» **TAREFAS**
1 – Transcreva do texto sobre a Quaresma de 2013 o trecho entre "É por isso que" e "união com Deus.", inclusive.
2 – Responda com base no texto sobre a Quaresma de 2013:
(a) Em que ano especial, segundo o texto, cai essa Quaresma?
(b) Quais palavras são normalmente usadas na imposição das cinzas?
(c) Como o texto define o pecado?
3 – Diga se cada afirmação concorda com o texto sobre a Quaresma de 2013, respondendo sim ou não e citando as palavras do texto que decidem:
(a) A fé é possível mesmo sem conversão.
(b) As palavras que a Igreja recorda são do início da vida pública de Jesus.
(c) A fé leva a uma conversão cada vez mais profunda.

» **TEXTO FORNECIDO**
■ ■ ■

No início da
Quaresma de 2013, as palavras normalmente usadas na imposição das cinzas tomam
um significado todo especial por estarmos no Ano da Fé: “convertei-vos e crede
no Evangelho!”. A fé só é possível mediante uma conversão autêntica; e a fé,
por sua vez, leva a uma conversão sempre mais aprofundada.
É por isso que a
Igreja nos recorda essas palavras do início da vida pública de Jesus, quando
ele anunciava a chegada do Reino de Deus em sua pessoa e com sua pregação. A fé
sincera e confiante em Deus leva-nos a adequar nosso modo de viver a tudo
aquilo que decorre dessa adesão a Deus. Por sua vez, requer evitar e superar o
pecado, ou seja, tudo o que contradiz à dignidade dessa união com Deus.

■ ■ ■

» **MATERIAL FORNECIDO**

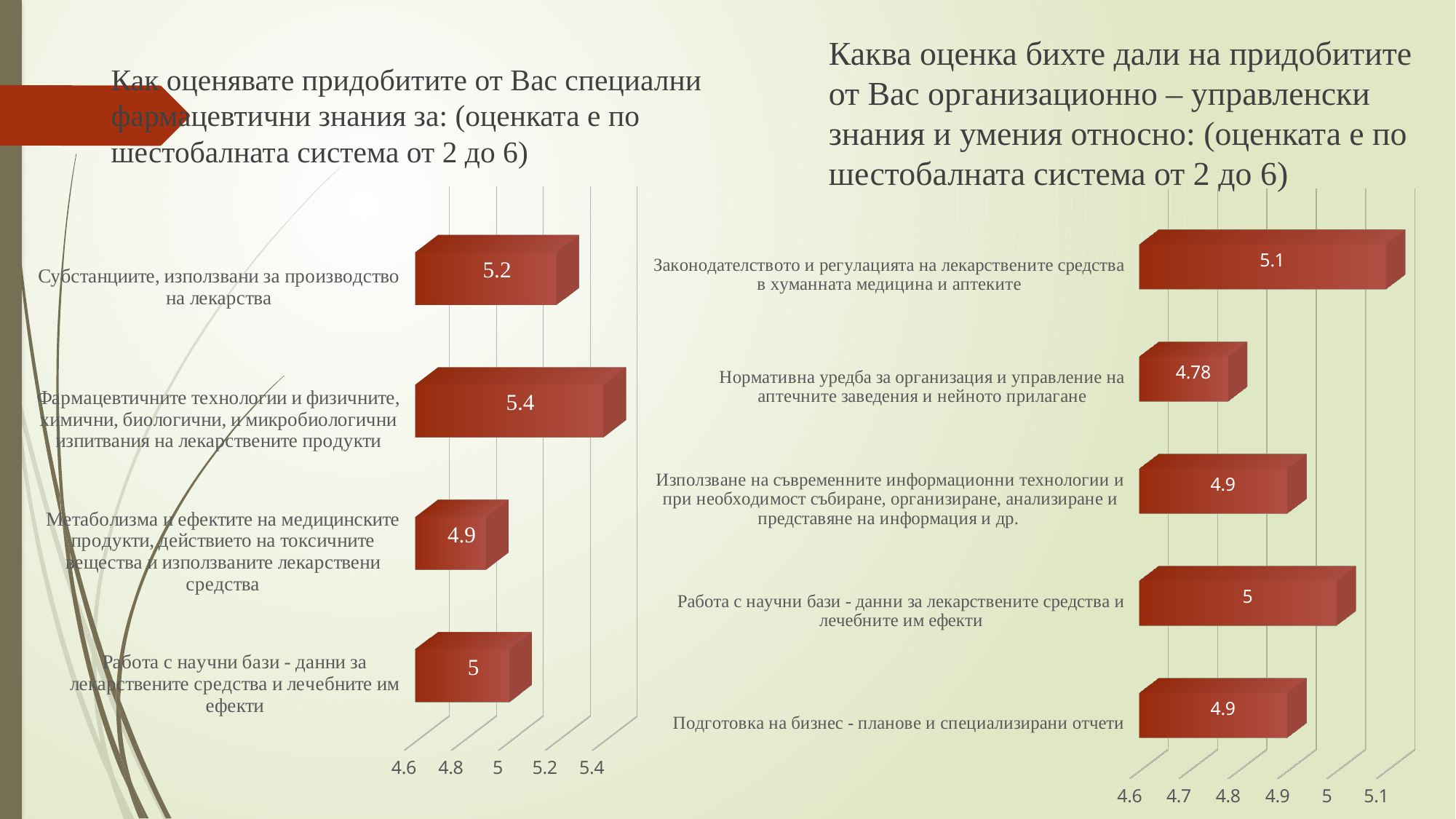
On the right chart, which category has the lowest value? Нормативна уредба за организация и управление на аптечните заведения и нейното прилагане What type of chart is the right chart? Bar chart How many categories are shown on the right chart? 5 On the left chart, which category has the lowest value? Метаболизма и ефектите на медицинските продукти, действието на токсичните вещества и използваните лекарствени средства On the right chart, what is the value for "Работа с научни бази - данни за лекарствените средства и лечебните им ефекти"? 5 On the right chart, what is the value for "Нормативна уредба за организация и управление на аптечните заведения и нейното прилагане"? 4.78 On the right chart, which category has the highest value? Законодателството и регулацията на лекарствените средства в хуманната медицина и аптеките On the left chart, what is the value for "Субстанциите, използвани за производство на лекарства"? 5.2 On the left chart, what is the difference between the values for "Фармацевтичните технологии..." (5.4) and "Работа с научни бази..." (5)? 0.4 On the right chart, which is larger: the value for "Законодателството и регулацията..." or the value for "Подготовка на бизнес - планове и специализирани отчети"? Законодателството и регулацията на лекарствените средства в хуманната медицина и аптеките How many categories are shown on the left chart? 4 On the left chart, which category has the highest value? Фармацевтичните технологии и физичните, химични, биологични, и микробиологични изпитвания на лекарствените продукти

■ ■ ■

» **RESPOSTAS**
1 –
É por isso que a
Igreja nos recorda essas palavras do início da vida pública de Jesus, quando
ele anunciava a chegada do Reino de Deus em sua pessoa e com sua pregação. A fé
sincera e confiante em Deus leva-nos a adequar nosso modo de viver a tudo
aquilo que decorre dessa adesão a Deus. Por sua vez, requer evitar e superar o
pecado, ou seja, tudo o que contradiz à dignidade dessa união com Deus.

2 –
(a) No Ano da Fé.
(b) "convertei-vos e crede no Evangelho!"
(c) Como tudo o que contradiz à dignidade da união com Deus.

3 –
(a) Não: "A fé só é possível mediante uma conversão autêntica".
(b) Sim: "a Igreja nos recorda essas palavras do início da vida pública de Jesus".
(c) Sim: "a fé, por sua vez, leva a uma conversão sempre mais aprofundada".